Unlike the Attachment API, the Image API does not support range requests. Each scaled+filtered rendition is generated on demand from the source image and meant to be cached as a single immutable resource — there is no Accept-Ranges header, and Range request headers are ignored. |
Status codes
-
200 OK -
The rendered image is returned in the body.
-
400 Bad Request -
Invalid scaling arguments or query parameters (
filter,quality,background). -
404 Not Found -
Content does not exist, is not an image, or the underlying
sourceattachment cannot be resolved. -
429 Too Many Requests -
The image service is throttling — too many concurrent render operations. Clients should retry with backoff.
Headers
-
Content-Type -
Set to the rendered image’s MIME type. When the URL specifies a format extension (
.jpg,.png,.gif), the image is converted to that format; otherwise the source MIME type is preserved. GIF, AVIF, WebP, and SVG content are streamed as-is without processing. -
Content-Length -
Size of the rendered image, in bytes.
-
Cache-Control -
Set only when the URL includes a fingerprint that matches the current image hash. The value is taken from
media.public.cacheControlfor content publicly readable on themasterbranch, and frommedia.private.cacheControlotherwise. Requests without a fingerprint, or with a stale one, receive noCache-Controlheader and are therefore treated as non-cacheable by intermediaries. -
Content-Security-Policy -
Set when configured via the
media.contentSecurityPolicyportal config option. SVG responses use the separatemedia.contentSecurityPolicy.svgsetting, which lets you tighten policy specifically for the inline-script-capable image format. -
Content-Encoding -
Set to
gziponly for.svgzsource images — this is a property of the file format (SVGZ is gzipped SVG) and instructs the browser to decompress before rendering.For all other formats, no
Content-Encodingis set by default. The platform-wide Jetty gzip filter is disabled out-of-the-box (gzip.enabled = false), so images are served uncompressed unless an operator opts in.
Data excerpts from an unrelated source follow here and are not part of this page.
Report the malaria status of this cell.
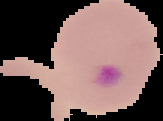
It is parasitized.

Summary:
  - Image size: 163×121 pixels
  - Preparation: thin blood smear
  - Image type: cell region segmented out of the field of view; surrounding area masked to black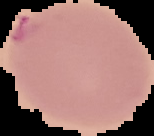 Malaria status: parasitized. Image is 154×136 pixels. From a thin blood film. The area outside the segmented cell region is set to black.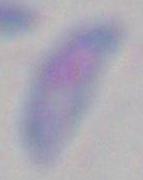
identification = Toxoplasma gondii
modality = micrograph
magnification = 1000x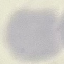
Summary:
  - Result: negative for malaria parasites
  - Preparation: thin blood smear
  - Stain: Giemsa
  - Image type: cell patch, automatically extracted from a larger field of view and resized to 64 × 64 pixels
  - Capture: smartphone through the microscope eyepieceClassify this cell by malaria status.
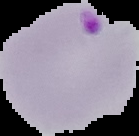

Parasitized.

{
  "image_type": "segmented cell region on a black background",
  "preparation": "thin blood film",
  "image_size": "139×136 pixels"
}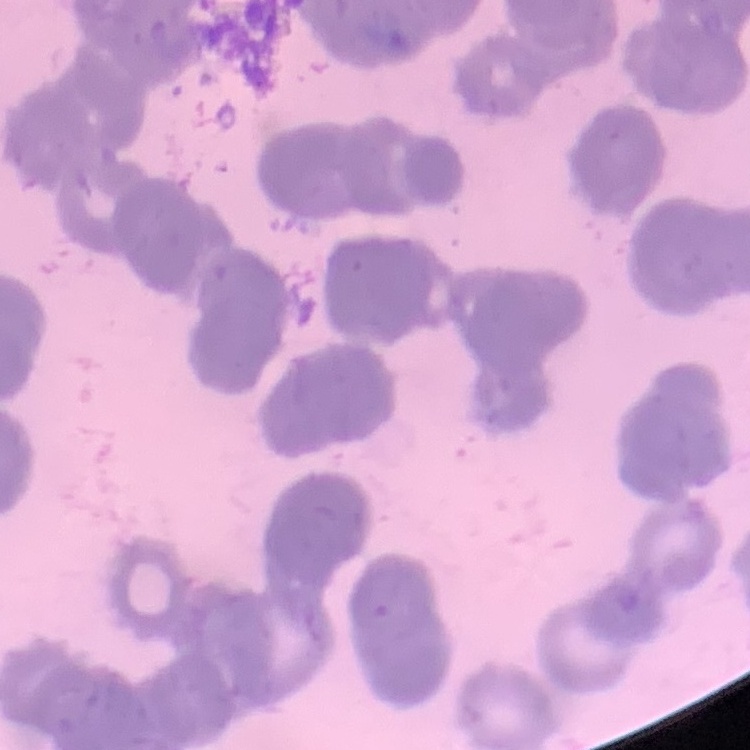
Summary:
  - Erythrocyte morphology: rouleaux formation
  - Image type: square crop of a larger photomicrograph
  - Preparation: thin blood smear
  - Stain: Field's or Giemsa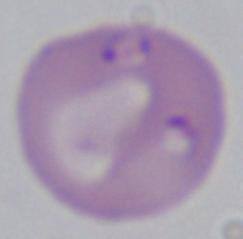

identification = Babesia
modality = micrograph
magnification = 1000x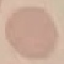
result = negative for malaria parasites
stain = Giemsa
preparation = thin blood film
image type = automatically extracted cell patch, resized to 64 × 64 pixels
capture = smartphone camera at the microscope eyepiece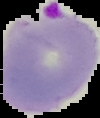
image_type: segmented cell region on a black background
preparation: thin blood film
malaria_status: parasitized
image_size: 100×118 pixels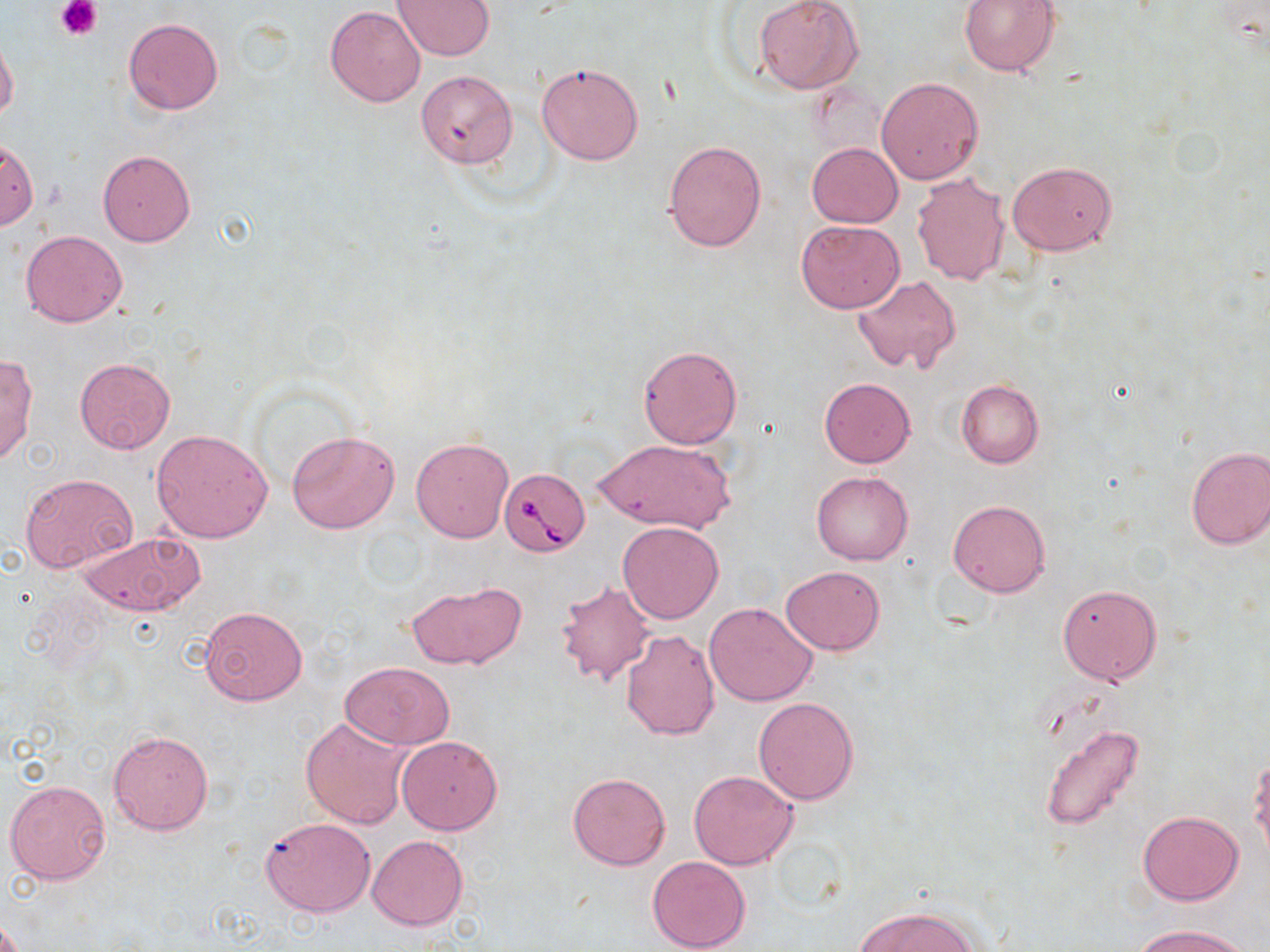

Approximate bounding boxes as (x1,y1)-(x2,y2) corner pairs in pixels. Uninfected red blood cell locations: (392,0)-(494,60), (754,0)-(862,95), (959,0)-(1061,76), (325,6)-(426,108), (124,17)-(223,114), (0,32)-(19,123), (536,60)-(644,165), (415,69)-(518,168), (876,77)-(984,185), (1,139)-(39,231), (662,139)-(767,252), (806,143)-(903,228), (97,150)-(195,247), (1008,161)-(1117,255), (911,172)-(1011,285), (796,220)-(905,313), (20,231)-(126,327), (851,275)-(962,375), (638,344)-(743,448), (0,354)-(38,467), (73,358)-(175,455), (819,377)-(915,468), (956,379)-(1044,469), (150,428)-(273,542), (286,429)-(401,534), (411,437)-(514,543), (592,437)-(735,535), (1184,445)-(1270,550), (812,471)-(913,566), (20,473)-(137,573), (949,500)-(1049,597), (618,521)-(723,623), (76,532)-(203,616), (780,564)-(885,656), (404,580)-(528,671), (554,580)-(658,688), (1058,584)-(1161,685), (705,601)-(818,707), (198,605)-(307,706), (621,629)-(719,740), (341,661)-(454,748), (754,697)-(858,805), (300,715)-(412,830), (1039,724)-(1147,831), (108,730)-(212,835), (396,736)-(502,834), (1250,763)-(1270,868), (688,771)-(798,870), (567,772)-(671,870), (4,778)-(113,885), (1138,810)-(1244,905), (261,817)-(376,918), (367,835)-(468,931), (647,856)-(750,952), (855,906)-(980,951), (1136,923)-(1251,952). Platelet locations: (54,0)-(102,41). Babesia divergens-infected red blood cell locations: (499,467)-(589,556). Slide-level diagnosis: Babesia divergens. Image is 1270×952 pixels. Thin blood film. Single field of view. Captured at 1000x magnification. Light microscopy. May-Grünwald-Giemsa-stained preparation.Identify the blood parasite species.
This default keeps the API edge-cache and CDN friendly — services like Fastly can perform their own conditional compression without conflicting with an upstreamContent-Encoding.
Configuration
The Image API is driven by two configuration files in your XP installation.
- CMS configuration
-
Controls media-serving behaviour:
media.public.cacheControl,media.private.cacheControl,media.contentSecurityPolicy,media.contentSecurityPolicy.svg, and the per-virtual-hostendpoint.media.scopeattribute. - System configuration
-
Controls platform-wide HTTP behaviour, including the Jetty gzip filter (
gzip.enabled,gzip.minSize) referenced in the headers section above.